Extremization to Fine Tune Physics Informed Neural Networks to Solve Boundary Value Problems.

Extremization to Fine Tune Physics Informed Neural Networks to Solve Boundary Value Problems. #

Abhiram Anand Thiruthummal, Sergiy Shelyag, Eun-jin Kim

15:10 Monday in 4Q04.

Part of the Numerical methods session.

Abstract #

Differential equations are used to mathematically model various phenomena in the fields of engineering, physics, chemistry, economics and biology. There exist several numerical methods to find the solutions to differential equations (DEs). Traditionally, such methods rely on discretization and numerical approximation of the derivatives involved in the DEs. Recently, however, a novel family of numerical methods have emerged leveraging artificial neural networks to solve DEs, known as Physics Informed Neural Networks (PINNs). Here we propose a novel method for fast and accurate training of PINNs to find solutions to boundary value problems (BVPs). By combining the training methods of two different types of neural networks, deep neural networks (DNNs) and Extreme Learning Machines (ELMs), we develop a model which has the learning capacity of DNNs and accuracy of ELMs. We showcase the superiority of our proposed method by solving several DEs.

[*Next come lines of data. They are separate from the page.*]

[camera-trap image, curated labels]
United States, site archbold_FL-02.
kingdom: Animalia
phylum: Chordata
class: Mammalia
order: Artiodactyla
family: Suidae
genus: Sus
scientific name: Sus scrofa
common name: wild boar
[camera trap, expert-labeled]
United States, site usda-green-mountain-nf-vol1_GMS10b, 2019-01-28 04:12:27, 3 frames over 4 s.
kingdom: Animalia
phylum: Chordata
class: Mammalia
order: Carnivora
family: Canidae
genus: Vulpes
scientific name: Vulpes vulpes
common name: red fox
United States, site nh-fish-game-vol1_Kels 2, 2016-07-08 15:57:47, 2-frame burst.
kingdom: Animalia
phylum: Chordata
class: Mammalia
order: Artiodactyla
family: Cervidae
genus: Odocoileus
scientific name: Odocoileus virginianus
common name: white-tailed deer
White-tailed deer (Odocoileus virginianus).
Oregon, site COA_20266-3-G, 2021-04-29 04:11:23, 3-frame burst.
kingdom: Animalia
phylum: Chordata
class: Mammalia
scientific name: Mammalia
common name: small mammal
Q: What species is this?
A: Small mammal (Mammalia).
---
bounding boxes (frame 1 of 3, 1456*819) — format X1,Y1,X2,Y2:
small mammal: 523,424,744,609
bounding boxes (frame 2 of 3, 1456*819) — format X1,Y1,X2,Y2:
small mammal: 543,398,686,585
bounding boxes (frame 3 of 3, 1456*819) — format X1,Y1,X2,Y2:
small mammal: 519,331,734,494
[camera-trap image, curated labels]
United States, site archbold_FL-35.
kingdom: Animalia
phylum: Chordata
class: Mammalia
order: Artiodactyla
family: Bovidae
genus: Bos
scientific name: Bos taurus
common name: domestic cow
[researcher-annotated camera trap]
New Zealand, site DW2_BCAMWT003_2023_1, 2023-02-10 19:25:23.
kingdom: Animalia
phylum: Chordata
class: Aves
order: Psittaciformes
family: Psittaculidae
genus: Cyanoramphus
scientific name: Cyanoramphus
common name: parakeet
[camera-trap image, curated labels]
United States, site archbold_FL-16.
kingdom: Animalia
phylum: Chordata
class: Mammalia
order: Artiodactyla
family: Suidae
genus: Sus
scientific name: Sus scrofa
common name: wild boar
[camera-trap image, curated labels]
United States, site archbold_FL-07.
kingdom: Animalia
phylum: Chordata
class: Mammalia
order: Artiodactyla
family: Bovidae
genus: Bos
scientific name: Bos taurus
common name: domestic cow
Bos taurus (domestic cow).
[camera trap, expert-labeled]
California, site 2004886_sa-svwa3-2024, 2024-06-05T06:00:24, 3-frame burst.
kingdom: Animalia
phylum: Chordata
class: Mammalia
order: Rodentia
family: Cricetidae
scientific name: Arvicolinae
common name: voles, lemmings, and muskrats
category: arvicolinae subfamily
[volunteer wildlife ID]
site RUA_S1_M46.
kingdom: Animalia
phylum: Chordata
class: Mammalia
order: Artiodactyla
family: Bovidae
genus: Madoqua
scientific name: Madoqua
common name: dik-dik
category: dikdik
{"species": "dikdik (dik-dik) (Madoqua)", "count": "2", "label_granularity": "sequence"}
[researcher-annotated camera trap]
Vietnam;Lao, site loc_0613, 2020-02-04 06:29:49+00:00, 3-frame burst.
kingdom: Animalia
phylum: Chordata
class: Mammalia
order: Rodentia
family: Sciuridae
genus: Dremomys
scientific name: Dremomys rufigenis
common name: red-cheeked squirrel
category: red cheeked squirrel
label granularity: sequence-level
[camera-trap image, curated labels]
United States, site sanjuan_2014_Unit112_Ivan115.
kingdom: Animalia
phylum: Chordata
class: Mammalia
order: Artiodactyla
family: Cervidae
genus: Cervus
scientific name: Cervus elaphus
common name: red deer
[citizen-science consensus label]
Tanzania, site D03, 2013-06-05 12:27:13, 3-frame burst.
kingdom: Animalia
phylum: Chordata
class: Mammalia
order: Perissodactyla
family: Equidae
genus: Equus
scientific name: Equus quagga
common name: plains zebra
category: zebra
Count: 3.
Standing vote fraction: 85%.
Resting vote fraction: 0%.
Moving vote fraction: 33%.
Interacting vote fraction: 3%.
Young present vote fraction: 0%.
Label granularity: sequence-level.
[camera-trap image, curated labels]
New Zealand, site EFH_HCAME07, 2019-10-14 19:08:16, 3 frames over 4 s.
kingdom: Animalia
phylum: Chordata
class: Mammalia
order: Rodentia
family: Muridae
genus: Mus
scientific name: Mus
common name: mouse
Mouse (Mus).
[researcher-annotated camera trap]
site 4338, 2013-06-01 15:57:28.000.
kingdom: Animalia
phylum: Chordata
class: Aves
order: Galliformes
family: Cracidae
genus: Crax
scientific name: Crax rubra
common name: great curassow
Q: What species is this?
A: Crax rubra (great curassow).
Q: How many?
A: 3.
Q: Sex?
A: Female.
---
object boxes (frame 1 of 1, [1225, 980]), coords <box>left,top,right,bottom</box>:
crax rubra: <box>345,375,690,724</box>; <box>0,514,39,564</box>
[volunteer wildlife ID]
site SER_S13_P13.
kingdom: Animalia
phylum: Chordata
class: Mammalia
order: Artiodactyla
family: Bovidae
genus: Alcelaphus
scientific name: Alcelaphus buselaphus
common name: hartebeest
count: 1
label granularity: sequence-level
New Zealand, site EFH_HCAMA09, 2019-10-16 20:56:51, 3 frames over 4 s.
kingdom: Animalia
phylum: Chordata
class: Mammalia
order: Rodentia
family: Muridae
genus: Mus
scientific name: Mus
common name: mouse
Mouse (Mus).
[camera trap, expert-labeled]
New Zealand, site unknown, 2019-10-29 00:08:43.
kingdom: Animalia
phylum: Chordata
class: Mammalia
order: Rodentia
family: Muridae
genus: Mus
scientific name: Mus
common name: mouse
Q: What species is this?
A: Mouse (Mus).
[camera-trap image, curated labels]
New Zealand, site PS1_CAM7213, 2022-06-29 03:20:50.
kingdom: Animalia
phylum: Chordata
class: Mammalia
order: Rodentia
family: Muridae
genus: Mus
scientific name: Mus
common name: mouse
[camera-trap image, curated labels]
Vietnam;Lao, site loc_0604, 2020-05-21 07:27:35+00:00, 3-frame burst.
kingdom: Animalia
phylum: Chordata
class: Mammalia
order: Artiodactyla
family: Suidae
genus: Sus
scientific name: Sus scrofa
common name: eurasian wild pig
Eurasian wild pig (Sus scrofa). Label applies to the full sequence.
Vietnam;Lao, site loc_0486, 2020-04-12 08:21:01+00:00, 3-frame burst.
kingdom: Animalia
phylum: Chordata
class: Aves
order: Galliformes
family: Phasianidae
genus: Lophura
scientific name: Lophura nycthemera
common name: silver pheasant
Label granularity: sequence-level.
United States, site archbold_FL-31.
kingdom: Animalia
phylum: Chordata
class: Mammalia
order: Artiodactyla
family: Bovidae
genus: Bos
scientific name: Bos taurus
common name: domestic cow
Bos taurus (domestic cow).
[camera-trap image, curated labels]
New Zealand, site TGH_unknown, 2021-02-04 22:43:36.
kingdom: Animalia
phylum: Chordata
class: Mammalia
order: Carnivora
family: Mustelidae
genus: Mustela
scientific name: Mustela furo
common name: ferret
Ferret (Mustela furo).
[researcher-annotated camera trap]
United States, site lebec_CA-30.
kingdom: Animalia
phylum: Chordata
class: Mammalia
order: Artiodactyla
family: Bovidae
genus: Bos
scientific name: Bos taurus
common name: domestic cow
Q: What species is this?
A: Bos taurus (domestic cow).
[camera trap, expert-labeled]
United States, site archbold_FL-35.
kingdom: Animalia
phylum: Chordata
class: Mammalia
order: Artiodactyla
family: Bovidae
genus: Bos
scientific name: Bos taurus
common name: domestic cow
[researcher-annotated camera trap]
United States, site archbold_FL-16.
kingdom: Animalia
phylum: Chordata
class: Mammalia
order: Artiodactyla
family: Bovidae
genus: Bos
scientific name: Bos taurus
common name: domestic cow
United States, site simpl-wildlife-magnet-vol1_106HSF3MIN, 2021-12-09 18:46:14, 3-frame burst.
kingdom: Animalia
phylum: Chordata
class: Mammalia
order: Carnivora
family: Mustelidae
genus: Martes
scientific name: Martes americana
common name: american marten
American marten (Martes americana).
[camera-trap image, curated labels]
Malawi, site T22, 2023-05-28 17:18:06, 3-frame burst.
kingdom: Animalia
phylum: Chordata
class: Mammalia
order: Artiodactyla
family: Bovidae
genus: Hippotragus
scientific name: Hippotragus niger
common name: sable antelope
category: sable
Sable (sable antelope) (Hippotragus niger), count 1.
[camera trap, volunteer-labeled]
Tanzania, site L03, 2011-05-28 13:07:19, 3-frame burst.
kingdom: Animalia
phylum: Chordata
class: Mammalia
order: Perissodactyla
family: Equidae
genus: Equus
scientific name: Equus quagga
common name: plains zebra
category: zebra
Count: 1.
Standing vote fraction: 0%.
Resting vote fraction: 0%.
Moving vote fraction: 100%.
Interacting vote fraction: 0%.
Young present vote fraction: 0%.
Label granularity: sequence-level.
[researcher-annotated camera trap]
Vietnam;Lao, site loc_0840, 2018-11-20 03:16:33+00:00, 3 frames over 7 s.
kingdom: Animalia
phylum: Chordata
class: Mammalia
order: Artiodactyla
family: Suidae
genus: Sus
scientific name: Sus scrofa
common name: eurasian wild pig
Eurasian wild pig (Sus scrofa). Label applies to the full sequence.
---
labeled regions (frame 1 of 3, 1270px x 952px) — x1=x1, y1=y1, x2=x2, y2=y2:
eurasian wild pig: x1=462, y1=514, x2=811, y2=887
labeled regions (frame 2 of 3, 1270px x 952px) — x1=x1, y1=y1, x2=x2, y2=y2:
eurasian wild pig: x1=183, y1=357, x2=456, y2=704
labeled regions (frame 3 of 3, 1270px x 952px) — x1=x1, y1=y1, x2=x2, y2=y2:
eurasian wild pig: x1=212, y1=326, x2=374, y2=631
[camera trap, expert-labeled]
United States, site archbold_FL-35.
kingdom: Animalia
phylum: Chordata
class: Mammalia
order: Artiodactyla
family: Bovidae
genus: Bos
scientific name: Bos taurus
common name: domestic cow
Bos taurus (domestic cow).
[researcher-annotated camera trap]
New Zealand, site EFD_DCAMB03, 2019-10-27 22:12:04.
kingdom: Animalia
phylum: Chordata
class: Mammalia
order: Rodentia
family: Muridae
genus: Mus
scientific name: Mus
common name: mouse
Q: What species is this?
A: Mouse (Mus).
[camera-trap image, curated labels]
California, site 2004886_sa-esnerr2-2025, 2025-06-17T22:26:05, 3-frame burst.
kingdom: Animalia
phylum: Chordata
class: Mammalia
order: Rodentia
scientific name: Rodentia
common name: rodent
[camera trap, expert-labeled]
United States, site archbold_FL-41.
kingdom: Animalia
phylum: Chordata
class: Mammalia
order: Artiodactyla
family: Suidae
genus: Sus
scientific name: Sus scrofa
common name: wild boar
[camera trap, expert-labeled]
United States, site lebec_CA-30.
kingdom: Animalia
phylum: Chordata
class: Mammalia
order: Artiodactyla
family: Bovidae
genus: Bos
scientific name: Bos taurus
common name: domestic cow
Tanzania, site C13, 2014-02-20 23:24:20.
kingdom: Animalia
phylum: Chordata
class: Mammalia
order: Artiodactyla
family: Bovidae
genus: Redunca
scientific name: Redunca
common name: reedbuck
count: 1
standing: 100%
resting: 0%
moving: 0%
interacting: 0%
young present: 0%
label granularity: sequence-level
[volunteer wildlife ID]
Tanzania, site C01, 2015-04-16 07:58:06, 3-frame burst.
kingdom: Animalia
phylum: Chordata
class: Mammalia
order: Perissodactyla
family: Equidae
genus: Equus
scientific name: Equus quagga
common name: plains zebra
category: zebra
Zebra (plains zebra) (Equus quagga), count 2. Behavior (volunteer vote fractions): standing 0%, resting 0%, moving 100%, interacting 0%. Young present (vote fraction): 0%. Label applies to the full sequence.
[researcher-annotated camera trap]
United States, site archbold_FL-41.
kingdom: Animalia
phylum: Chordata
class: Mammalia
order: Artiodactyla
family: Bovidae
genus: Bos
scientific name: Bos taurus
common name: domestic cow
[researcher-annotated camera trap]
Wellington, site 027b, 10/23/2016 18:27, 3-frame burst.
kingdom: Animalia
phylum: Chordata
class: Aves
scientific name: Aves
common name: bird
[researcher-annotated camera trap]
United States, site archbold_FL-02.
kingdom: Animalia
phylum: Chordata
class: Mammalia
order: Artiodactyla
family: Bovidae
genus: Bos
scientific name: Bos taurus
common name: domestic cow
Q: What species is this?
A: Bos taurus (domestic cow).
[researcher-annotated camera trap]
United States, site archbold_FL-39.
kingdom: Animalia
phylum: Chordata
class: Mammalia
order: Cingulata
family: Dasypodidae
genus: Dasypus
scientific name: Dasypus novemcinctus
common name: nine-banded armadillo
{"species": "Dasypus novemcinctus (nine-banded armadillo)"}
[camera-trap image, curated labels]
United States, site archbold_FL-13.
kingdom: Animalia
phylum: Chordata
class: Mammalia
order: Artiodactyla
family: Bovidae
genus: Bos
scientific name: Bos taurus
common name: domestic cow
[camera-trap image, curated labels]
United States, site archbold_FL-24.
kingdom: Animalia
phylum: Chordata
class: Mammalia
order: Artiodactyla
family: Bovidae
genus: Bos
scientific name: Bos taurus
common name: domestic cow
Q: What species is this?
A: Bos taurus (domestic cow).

The examples we consider include a stiff coupled ODE system where traditional numerical methods fail, Kovasznay flow and Taylor-Green vortex solutions to incompressible Navier-Stokes equations and pure advection solution of 1+1 D compressible Euler equation. The imposition of boundary conditions (BCs) in PINNs is a non-trivial problem. Here we use the Theory of Functional Connections (TFC) to exactly impose BCs on PINNs. We propose a modification to the TFC framework named Reduced TFC and show a significant improvement in the training and inference time of PINNs compared to BCs imposed using TFC. Furthermore, Reduced TFC is shown to be able to generalize to more complex boundary geometries which is not possible with TFC. We also introduce a method of applying BCs at infinity for BVPs and numerically solve the pure advection in 1+1 D Euler equations using these BCs.